Back January 18, 2017

Out of Balance

In an ideal world, you manage the cash flow of your small business so tightly, that there are no differences between the bank account statements and your cash flow balance; not to mention that your forecasted values turn out to be exactly what you cash in or pay, down to the last penny.

Happily, we do not live in an ideal world; otherwise, things would get very boring. If you are like most managers of small creative businesses out there, you’ve surely come across differences between the cash plan balance and the bank account statement.

That’s when you probably experience some odd sensation in your stomach. We’re not talking about the “I ate too much” sensation, but the one that reminds of the college years, right before an exam, when you just realized you forgot to revise an entire chapter. A big question mark is hovering above your head: “where did that money go/come from?”

A possible reason is that you probably forgot about a payment (forgetting about cashing in an invoice is less probable but not impossible, of course). If that is the case, you can tell by the significant higher cash plan balance compared to bank account one. Check the bank account statement and see which transaction you missed. Write it down in the cash plan, so you have an accurate track of your transactions.

The other very probable reason for the difference is the conversion of foreign currency amounts at different exchange rates. It means that when you forecasted foreign currency transactions, you related to the exchange rate of that day, while on the day the payment actually took place, it was made at a different rate. Sometimes these differences are little, but it may happen that there is an important exchange rate fluctuation in time (especially if the transaction takes place long after it was forecasted).

In such cases, once you identified this as the reason for the unbalance, you may modify the forecasted values to the actual ones. Or, if you don’t want to dive into details, just add another Income/Expense line for that particular difference.
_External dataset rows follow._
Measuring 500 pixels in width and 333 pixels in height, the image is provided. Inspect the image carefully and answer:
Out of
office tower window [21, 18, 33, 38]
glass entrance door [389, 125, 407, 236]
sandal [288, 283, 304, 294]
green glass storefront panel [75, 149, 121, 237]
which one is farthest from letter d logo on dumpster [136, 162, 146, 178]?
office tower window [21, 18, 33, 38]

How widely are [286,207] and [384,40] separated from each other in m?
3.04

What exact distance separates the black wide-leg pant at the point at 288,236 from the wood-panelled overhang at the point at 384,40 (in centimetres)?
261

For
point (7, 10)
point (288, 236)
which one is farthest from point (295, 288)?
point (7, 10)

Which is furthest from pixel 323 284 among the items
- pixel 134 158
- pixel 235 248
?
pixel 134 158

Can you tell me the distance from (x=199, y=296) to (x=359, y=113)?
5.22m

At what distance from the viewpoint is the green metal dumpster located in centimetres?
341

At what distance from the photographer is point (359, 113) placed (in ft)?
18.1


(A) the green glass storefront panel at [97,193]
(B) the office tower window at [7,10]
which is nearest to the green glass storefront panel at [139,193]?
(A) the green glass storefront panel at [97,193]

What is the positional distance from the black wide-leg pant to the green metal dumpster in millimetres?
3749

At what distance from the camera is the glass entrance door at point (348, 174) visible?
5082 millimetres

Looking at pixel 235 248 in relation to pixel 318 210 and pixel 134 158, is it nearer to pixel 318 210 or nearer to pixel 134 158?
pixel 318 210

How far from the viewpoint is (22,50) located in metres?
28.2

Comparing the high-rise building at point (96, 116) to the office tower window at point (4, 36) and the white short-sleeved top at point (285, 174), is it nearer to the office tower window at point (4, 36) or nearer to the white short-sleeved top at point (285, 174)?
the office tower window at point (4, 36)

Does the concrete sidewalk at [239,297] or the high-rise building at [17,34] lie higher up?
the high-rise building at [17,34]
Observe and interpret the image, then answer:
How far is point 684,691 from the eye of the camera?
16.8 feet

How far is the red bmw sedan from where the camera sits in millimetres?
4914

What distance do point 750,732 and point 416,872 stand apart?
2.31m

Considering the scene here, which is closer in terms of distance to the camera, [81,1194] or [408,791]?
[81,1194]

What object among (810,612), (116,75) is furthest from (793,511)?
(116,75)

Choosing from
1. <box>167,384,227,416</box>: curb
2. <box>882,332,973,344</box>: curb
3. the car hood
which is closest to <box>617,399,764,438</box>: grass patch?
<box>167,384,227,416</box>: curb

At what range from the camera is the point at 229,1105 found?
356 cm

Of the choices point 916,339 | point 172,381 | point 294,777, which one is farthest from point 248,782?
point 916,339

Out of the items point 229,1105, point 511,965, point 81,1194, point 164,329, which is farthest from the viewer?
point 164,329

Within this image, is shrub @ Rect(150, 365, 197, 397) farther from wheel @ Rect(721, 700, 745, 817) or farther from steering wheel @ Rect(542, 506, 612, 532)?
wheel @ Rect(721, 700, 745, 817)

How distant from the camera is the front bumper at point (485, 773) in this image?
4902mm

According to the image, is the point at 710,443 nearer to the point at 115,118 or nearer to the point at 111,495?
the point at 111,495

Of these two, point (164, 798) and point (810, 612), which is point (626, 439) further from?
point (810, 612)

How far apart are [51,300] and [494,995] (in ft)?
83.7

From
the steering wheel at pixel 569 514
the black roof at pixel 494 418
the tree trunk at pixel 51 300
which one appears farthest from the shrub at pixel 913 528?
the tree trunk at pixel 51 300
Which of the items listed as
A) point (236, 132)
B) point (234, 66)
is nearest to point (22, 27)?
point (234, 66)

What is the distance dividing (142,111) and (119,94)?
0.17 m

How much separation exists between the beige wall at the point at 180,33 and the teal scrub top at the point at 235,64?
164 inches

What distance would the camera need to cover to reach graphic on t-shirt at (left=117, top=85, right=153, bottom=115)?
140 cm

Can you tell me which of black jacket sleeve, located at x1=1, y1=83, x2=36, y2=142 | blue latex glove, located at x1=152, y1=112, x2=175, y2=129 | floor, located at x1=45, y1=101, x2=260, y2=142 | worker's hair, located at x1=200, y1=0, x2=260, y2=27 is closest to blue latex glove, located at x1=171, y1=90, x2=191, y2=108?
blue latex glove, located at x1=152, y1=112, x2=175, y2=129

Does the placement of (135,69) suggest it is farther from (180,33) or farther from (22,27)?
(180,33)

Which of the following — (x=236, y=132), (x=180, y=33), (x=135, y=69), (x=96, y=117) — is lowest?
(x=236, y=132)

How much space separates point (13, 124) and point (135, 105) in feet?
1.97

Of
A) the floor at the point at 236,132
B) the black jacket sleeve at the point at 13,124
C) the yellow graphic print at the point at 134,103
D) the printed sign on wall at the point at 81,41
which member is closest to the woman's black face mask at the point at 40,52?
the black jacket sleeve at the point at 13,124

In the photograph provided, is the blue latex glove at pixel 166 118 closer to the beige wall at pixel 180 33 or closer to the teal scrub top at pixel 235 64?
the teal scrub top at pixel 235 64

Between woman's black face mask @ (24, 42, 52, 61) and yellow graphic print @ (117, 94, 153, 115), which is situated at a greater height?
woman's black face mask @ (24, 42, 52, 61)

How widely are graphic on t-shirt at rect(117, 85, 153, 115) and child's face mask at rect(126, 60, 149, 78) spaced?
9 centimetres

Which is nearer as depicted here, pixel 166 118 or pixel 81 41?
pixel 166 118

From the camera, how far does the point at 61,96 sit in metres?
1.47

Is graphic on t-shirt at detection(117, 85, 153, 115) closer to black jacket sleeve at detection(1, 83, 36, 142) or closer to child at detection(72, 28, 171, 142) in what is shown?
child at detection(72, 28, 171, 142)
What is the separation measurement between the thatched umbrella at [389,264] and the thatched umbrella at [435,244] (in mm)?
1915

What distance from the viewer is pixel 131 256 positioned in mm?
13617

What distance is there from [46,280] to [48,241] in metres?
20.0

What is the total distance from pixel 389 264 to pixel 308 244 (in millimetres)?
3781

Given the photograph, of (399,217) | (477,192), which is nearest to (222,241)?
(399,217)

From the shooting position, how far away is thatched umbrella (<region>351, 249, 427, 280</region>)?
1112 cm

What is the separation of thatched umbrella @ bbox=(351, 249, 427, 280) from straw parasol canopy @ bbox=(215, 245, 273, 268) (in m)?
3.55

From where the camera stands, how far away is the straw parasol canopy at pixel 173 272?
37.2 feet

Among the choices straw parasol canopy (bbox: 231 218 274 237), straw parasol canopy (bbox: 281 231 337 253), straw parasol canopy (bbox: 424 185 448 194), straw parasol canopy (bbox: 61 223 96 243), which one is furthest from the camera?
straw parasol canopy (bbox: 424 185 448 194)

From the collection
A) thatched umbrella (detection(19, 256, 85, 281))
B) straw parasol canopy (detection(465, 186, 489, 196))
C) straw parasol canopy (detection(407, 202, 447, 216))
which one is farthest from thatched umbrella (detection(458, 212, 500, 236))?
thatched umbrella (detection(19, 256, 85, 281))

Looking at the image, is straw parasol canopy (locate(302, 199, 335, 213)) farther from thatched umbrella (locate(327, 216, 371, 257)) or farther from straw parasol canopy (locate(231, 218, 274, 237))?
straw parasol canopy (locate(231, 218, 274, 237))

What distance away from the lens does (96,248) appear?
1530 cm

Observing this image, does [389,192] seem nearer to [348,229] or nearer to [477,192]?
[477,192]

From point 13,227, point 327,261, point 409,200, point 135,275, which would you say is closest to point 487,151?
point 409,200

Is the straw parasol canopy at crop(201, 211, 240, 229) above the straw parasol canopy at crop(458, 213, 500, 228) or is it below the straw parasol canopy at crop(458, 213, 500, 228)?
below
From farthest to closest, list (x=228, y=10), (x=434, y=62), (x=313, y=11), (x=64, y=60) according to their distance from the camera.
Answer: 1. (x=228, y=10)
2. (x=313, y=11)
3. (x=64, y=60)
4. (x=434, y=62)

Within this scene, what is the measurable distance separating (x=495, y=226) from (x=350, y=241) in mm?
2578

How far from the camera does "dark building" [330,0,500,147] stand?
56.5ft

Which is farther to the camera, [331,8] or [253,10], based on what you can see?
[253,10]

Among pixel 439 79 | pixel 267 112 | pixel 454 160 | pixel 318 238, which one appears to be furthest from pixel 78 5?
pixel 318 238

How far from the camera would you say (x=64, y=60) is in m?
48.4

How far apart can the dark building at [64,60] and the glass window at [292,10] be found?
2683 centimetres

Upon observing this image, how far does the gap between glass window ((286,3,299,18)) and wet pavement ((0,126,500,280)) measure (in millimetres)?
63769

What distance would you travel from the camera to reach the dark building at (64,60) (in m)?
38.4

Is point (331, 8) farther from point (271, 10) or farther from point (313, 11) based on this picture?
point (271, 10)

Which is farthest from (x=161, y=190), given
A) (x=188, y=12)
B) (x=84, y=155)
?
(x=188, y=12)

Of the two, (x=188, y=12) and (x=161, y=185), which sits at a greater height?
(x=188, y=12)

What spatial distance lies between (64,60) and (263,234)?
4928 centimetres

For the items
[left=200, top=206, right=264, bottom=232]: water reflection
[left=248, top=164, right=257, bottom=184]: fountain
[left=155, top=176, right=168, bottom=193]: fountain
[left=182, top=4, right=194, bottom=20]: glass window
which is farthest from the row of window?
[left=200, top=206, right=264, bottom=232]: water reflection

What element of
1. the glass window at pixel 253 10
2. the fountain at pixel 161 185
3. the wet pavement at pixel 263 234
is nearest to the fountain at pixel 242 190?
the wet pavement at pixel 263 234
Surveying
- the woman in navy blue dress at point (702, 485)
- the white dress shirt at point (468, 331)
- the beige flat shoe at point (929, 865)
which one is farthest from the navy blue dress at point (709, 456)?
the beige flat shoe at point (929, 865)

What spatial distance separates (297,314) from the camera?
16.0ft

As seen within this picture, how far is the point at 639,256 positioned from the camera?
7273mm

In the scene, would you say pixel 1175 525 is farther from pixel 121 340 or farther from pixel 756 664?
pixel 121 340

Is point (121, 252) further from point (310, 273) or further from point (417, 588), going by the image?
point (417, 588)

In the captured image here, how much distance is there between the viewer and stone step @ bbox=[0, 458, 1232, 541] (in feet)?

No matter the method, it’s always good to settle such unbalances. Not for the sake of detail, but for the sake of consistency and awareness. As a manager, you need to know clearly where the money goes, how much gets into the business and how to plan the next moves. If you let these differences to add up, you’ll find yourself, after a while, relying the business decisions on misleading numbers.

In conclusion, don’t stress too much about details, but don’t ignore it either. Make sure you know at any point what‘s really going on with the company’s money.